Using Our Mechanism:

Following a sequential way in our mechanism, we have two steps:

Step 1: Selective Hiding: genomes first collected and dataset owner process/obfuscate them sequentially.

Step 2: Differentially-private Data Release: all queries are differentially-private answered by the dataset owner over the dataset with the hidden SNPs.
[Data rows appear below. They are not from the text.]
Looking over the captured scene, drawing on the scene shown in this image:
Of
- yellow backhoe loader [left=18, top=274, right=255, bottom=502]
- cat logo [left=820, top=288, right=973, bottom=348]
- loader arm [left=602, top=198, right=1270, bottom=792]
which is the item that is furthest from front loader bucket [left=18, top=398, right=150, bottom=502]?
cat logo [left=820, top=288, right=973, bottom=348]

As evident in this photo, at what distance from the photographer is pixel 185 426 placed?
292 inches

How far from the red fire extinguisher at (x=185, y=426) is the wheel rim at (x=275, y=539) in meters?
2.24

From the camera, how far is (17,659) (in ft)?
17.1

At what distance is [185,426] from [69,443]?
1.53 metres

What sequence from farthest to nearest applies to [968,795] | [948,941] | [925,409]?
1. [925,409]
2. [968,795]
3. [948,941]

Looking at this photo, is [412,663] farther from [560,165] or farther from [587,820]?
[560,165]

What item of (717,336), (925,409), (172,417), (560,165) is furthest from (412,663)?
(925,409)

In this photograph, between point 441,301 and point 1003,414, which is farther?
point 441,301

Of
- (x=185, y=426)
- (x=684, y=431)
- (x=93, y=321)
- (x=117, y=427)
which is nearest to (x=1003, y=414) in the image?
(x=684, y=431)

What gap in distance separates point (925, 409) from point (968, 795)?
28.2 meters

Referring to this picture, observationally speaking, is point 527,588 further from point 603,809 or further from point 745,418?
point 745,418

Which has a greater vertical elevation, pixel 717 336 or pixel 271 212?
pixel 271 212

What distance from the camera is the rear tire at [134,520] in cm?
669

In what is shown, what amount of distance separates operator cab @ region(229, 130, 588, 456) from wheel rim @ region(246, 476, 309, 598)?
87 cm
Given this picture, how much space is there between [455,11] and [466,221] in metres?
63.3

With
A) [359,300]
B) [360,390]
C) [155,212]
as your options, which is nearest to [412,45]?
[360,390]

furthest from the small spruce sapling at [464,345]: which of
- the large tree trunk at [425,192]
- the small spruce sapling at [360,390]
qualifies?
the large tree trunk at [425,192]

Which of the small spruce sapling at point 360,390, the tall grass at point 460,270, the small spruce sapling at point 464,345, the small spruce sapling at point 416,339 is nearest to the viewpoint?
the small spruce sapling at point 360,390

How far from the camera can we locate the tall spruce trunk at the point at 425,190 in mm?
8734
Selective Hiding for MC Family:

In this demo we run the selective hiding mechanism for four members of MC family in the following order: MC (son), his father, mother and maternal aunt. The first part of the demo chooses overlapping parts between the son, the father and the mother trio to minimize kinship values. In the second part, we add aunt to the family and run integer optimization model to find minimal snps to be hidden. The demo could be run in the following order from the terminal:

Rscript selective_hiding_part1.R 
Rscript selective_hiding_part2.R 

Differentially-private Data Release:

To release differentially-private sum statistics for the sum of 546 SNPs for "MC (son), his father, mother and maternal aunt", we use Laplace perturbation mechanism (LPM). To get the LPM-based noisy sum you can run:

laplaceNoise.m 

Required Packages:

You must have Rcplex package installed.

Getting Help

If you have any question or any suggestion for improvement, please contact nourmn.alserr at safari dot ethz dot ch

Citing Our Paper:

If you use our mechanism in your work, please cite:

Nour Almadhoun Alserr, Gulce Kale, Onur Mutlu, Oznur Tastan, Erman Ayday, "Near-Optimal Privacy-Utility Tradeoff in Genomic Studies Using Selective SNP Hiding", arXiv preprint arXiv:2106.05211 (2021). link

Below is bibtex format for citation.

@misc{alserr2021nearoptimal,
      title={Near-Optimal Privacy-Utility Tradeoff in Genomic Studies Using Selective SNP Hiding}, 
      author={Nour Almadhoun Alserr and Gulce Kale and Onur Mutlu and Oznur Tastan and Erman Ayday},
      year={2021},
      eprint={2106.05211},
      archivePrefix={arXiv},
      abstract = {Motivation: Researchers need a rich trove of genomic datasets that they can leverage to gain a better understanding of the genetic basis of the human genome and identify associations between phenotypes and specific parts of DNA. However, sharing genomic datasets that include sensitive genetic or medical information of individuals can lead to serious privacy-related consequences if data lands in the wrong hands. Restricting access to genomic datasets is one solution, but this greatly reduces their usefulness for research purposes. To allow sharing of genomic datasets while addressing these privacy concerns, several studies propose privacy-preserving mechanisms for data sharing. Differential privacy (DP) is one of such mechanisms that formalize rigorous mathematical foundations to provide privacy guarantees while sharing aggregated statistical information about a dataset. However, it has been shown that the original privacy guarantees of DP-based solutions degrade when there are dependent tuples in the dataset, which is a common scenario for genomic datasets (due to the existence of family members). Results: In this work, we introduce a near-optimal mechanism to mitigate the vulnerabilities of the inference attacks on differentially private query results from genomic datasets including dependent tuples. We propose a utility-maximizing and privacy-preserving approach for sharing statistics by hiding selective SNPs of the family members as they participate in a genomic dataset. By evaluating our mechanism on a real-world genomic dataset, we empirically demonstrate that our proposed mechanism can achieve up to 40% better privacy than state-of-the-art DP-based solutions, while near-optimally minimizing the utility loss. Availability: https://github.com/CMU-SAFARI/SNP-Selective-Hiding},
      primaryClass={cs.CR}
}

About

An optimization-based mechanism :dna: :closed_lock_with_key: to selectively hide the minimum number of overlapping SNPs among the family members :family_man_woman_girl_boy: who participated in the genomic studies (i.e. GWAS). Our goal is to distort the dependencies among the family members in the original database for achieving better privacy without significantly degrading the data utility.